JS.Cardstealer.AP trojan
Trojan:JS/Cardst
Detected with Windows Defender Antivirus & my avast
Aliases: HTML/C99shell (AhnLab) HTML/Cardst (AhnLab) PHP/Backdoor.C99Shell (AVG) JS/CardStealer (Kaspersky) Backdoor.PHP.C99Shell.a (Kaspersky) Backdoor-DNF (McAfee) JS/CardStealer (McAfee) Mal/Nix-A (Sophos) Troj/DRClick-A (Sophos) PHP.Backdoor.Trojan (Symantec) JS_CARDSTEALER.B (Trend Micro) VBS.AOL.Cardst.B (VirusBuster)
Summary
Trojan:JS/Cardst is detection for a trojan JavaScript within an HTML file attached to an e-mail message. The HTML attachment is used for phishing purposes and contains a form for entering credit card information with a submit button that sends the collected data to a specific server.
I’d advise steering well clear until it’s sorted.
Update, apparently it has been hacked again according to users - with card stealing scripts. DO NOT use a credit/debit card. In fact - take care if using any method for now would be my take on it - you do as you please and feel comfortable with. Hank himself has asked for no one to use cards.

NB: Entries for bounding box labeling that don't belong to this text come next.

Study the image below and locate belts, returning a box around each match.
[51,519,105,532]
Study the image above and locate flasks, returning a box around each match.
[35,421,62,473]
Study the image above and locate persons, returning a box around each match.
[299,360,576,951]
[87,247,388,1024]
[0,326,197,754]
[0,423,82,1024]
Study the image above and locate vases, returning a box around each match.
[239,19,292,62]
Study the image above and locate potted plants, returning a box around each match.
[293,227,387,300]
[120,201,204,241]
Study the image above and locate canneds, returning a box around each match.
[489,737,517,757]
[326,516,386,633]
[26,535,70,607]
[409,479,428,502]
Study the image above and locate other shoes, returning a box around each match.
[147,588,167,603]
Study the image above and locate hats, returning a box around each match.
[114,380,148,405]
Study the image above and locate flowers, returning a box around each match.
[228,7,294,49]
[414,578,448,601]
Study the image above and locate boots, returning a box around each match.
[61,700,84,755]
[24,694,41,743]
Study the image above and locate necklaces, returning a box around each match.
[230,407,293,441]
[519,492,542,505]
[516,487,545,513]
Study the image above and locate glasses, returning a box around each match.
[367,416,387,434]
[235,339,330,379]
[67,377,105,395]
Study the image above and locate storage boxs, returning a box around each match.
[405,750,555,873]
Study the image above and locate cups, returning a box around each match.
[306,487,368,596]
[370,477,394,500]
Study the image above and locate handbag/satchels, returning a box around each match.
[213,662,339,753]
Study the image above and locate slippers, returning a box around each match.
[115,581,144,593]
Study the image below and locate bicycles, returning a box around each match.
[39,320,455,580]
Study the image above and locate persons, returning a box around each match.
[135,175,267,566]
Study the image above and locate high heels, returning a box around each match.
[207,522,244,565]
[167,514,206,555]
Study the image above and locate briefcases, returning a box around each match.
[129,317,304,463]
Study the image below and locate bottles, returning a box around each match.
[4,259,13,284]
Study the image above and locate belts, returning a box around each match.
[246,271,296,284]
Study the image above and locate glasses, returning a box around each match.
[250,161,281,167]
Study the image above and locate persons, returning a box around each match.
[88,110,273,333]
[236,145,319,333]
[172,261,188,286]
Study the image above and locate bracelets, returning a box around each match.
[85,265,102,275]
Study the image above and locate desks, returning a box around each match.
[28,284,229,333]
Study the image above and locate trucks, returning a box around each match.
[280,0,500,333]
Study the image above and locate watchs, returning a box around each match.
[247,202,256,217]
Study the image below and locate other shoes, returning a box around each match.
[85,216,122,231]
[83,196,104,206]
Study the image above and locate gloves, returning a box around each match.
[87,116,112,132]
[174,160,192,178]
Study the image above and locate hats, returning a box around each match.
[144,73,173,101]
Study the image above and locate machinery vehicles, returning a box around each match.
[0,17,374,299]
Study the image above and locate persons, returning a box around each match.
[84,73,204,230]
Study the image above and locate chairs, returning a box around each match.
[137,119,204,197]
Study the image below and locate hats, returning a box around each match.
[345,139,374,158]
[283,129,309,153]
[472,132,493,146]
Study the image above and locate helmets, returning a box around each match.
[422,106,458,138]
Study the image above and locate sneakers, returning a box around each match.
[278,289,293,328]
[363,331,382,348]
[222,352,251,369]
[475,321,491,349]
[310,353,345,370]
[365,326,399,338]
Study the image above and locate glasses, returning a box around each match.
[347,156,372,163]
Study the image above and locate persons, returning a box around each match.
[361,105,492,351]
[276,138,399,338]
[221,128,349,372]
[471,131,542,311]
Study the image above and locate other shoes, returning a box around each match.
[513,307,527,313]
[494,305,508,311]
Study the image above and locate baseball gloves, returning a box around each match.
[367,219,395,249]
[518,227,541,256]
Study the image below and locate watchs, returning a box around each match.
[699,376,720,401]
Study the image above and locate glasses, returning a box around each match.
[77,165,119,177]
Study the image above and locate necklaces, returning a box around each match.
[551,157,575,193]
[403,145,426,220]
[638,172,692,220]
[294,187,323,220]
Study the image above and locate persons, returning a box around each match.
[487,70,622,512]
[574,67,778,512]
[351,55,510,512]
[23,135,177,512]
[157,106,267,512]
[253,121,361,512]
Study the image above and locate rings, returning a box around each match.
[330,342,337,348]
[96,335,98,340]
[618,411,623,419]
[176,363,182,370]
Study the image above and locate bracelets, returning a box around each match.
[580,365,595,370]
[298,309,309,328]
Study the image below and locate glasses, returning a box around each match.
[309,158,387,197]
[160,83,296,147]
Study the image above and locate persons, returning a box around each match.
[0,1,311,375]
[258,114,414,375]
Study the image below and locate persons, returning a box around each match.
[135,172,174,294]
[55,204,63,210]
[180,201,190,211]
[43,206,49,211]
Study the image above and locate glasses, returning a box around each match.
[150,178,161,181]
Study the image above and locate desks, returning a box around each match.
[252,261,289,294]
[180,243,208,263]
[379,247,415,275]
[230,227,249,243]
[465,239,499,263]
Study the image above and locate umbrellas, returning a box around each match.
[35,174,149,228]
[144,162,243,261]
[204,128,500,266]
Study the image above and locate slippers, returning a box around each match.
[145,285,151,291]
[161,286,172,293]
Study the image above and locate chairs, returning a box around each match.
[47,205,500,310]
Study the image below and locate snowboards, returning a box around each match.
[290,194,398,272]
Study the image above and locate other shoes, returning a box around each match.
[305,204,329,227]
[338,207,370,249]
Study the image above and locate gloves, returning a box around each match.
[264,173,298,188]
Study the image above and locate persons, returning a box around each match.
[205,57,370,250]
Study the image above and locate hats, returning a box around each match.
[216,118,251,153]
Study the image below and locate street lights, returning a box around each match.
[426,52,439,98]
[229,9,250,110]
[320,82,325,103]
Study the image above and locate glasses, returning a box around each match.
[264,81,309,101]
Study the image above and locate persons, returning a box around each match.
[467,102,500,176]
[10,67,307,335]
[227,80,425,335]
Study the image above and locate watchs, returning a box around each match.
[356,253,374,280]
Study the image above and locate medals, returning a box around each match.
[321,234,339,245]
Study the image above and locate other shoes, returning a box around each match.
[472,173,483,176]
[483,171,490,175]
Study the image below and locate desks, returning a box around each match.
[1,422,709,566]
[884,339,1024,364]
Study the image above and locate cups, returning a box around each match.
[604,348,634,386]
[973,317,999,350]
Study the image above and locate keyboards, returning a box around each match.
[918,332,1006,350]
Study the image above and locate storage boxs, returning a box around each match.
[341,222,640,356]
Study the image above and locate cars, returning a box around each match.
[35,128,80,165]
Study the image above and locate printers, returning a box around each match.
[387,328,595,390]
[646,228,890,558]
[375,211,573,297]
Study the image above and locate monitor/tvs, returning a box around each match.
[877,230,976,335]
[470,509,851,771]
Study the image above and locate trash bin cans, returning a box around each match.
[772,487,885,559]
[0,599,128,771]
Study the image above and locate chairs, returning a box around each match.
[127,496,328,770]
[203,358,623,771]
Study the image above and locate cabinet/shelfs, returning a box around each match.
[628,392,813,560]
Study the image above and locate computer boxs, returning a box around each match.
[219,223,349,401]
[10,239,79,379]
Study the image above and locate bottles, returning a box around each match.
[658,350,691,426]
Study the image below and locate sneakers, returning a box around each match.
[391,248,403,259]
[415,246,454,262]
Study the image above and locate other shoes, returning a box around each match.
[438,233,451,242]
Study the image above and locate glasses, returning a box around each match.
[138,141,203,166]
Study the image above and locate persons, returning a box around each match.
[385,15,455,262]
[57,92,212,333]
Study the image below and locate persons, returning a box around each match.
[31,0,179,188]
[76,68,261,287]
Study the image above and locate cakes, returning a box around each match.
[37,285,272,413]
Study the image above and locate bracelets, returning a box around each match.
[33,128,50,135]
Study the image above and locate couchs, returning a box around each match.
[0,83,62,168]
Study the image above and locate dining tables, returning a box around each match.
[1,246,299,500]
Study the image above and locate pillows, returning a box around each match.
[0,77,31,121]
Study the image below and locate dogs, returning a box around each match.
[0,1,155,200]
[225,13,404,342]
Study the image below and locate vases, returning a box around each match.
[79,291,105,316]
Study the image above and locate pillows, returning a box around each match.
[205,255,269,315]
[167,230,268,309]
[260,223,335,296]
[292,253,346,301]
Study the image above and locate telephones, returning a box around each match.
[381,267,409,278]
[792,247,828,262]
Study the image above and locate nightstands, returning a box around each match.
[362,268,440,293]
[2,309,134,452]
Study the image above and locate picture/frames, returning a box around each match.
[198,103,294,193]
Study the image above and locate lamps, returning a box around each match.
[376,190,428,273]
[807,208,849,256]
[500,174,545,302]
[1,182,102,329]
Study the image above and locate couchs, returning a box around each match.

Note, using a well protected Mac, I just looked at his site and did not get any warning.
It’s possible you’re getting a false positive from the Microsoft antivirus. That’s not unusual with any antivirus.
There should be a way with that antivirus to report the suspected detection to Microsoft’s maintainers, so they can check whether it’s valid.
No, the scanners look for unique strings found in problem files, but sometimes they find those strings in, for example, a competing antivirus product’s file.
Then they check their database and give you that comprehensive report from their record. It doesn’t mean they found all that info on the targeted site, just a hint.
It cannot be a trojan. It’s just antivirus software being crappy.
It’s impossible to get viruses or trojans from websites unless you specifically download some executable file and run it on your computer.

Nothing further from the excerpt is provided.